■ TAREA PLANTEADA 1:
Reproduce íntegramente el texto sobre el recital de Alexander Lonquich que aparece a continuación.

##### TEXTO SELECCIONADO #####

La música extremada
Alexander Lonquich cierra el ciclo dedicado a Beethoven en la Fundación Juan March con un programa de altísima exigencia
¿Charles Ives compartiendo –y restando– protagonismo a Ludwig van Beethoven? ¿Y en el año de su gran efeméride? Los puritanos podrían rasgarse las vestiduras y muchos concederán que se trata, sin duda, de una extraña pareja. Estamos, sin embargo, ante un hermanamiento natural y, sin necesidad de apurar mucho, necesario. Uno de los mayores valedores del piano contemporáneo, el francés Pierre-Laurent Aimard, fue quizás el primero en plantear el experimento cuando, en enero de 2017, en la Beethoven-Haus de Bonn, tocó un programa integrado por la Sonata núm. 29 de Beethoven, la conocida como “Hammerklavier”, y la Sonata núm. 2 de Ives, que él mismo tituló Concord, Mass., 1840-60 (enseguida veremos el porqué). Un año después repitió la experiencia en el Festival de Aldeburgh. Alexander Lonquich ha sustituido la primera obra del díptico por las Variaciones Diabelli, la última gran composición pianística del compositor alemán, y ha invertido el orden. Hubiera sido mucho mejor probablemente mantener esa misma secuencia cronológica (Beethoven-Ives), como hizo Aimard, sobre todo porque la Fundación Juan March no tiene por qué recurrir a la añagaza de programar la música moderna en la primera parte, como hacen tantas instituciones, por miedo a una desbandada general durante el intermedio. Su filosofía de programación y el trato adulto que demuestra una y otra vez dispensar a su público parecen incompatibles con semejantes temores.

##### REGISTROS GUARDADOS #####

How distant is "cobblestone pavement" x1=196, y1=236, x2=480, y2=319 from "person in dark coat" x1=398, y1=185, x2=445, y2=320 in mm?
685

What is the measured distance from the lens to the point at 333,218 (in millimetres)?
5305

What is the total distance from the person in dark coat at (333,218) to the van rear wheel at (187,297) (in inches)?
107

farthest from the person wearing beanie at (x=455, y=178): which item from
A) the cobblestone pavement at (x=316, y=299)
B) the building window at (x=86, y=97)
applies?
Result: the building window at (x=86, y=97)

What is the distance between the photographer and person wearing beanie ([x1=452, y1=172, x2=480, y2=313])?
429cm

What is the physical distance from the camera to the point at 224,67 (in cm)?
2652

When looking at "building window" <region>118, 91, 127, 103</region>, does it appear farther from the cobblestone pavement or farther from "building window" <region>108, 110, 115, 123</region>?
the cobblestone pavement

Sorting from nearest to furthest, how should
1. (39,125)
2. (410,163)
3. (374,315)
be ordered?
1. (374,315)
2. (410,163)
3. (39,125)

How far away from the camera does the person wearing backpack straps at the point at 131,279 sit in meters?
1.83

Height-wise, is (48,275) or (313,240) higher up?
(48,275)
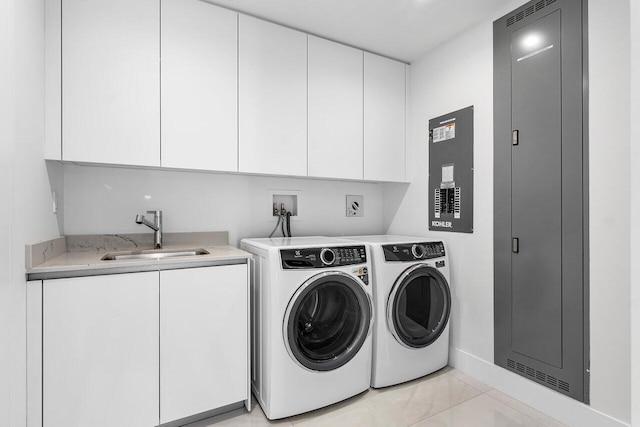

#####

■ TAREA PLANTEADA 2:
En los registros, toma el tramo que va desde la línea que contiene "farthest from the" hasta la que contiene "Result: the building window at (x=86, y=97)", ambas incluidas, y preséntalo como una lista JSON de cadenas con una cadena por línea, sin incluir líneas en blanco.

■ SOLUCIÓN 1:
La música extremada
Alexander Lonquich cierra el ciclo dedicado a Beethoven en la Fundación Juan March con un programa de altísima exigencia
¿Charles Ives compartiendo –y restando– protagonismo a Ludwig van Beethoven? ¿Y en el año de su gran efeméride? Los puritanos podrían rasgarse las vestiduras y muchos concederán que se trata, sin duda, de una extraña pareja. Estamos, sin embargo, ante un hermanamiento natural y, sin necesidad de apurar mucho, necesario. Uno de los mayores valedores del piano contemporáneo, el francés Pierre-Laurent Aimard, fue quizás el primero en plantear el experimento cuando, en enero de 2017, en la Beethoven-Haus de Bonn, tocó un programa integrado por la Sonata núm. 29 de Beethoven, la conocida como “Hammerklavier”, y la Sonata núm. 2 de Ives, que él mismo tituló Concord, Mass., 1840-60 (enseguida veremos el porqué). Un año después repitió la experiencia en el Festival de Aldeburgh. Alexander Lonquich ha sustituido la primera obra del díptico por las Variaciones Diabelli, la última gran composición pianística del compositor alemán, y ha invertido el orden. Hubiera sido mucho mejor probablemente mantener esa misma secuencia cronológica (Beethoven-Ives), como hizo Aimard, sobre todo porque la Fundación Juan March no tiene por qué recurrir a la añagaza de programar la música moderna en la primera parte, como hacen tantas instituciones, por miedo a una desbandada general durante el intermedio. Su filosofía de programación y el trato adulto que demuestra una y otra vez dispensar a su público parecen incompatibles con semejantes temores.

■ SOLUCIÓN 2:
[
  "farthest from the person wearing beanie at (x=455, y=178): which item from",
  "A) the cobblestone pavement at (x=316, y=299)",
  "B) the building window at (x=86, y=97)",
  "applies?",
  "Result: the building window at (x=86, y=97)"
]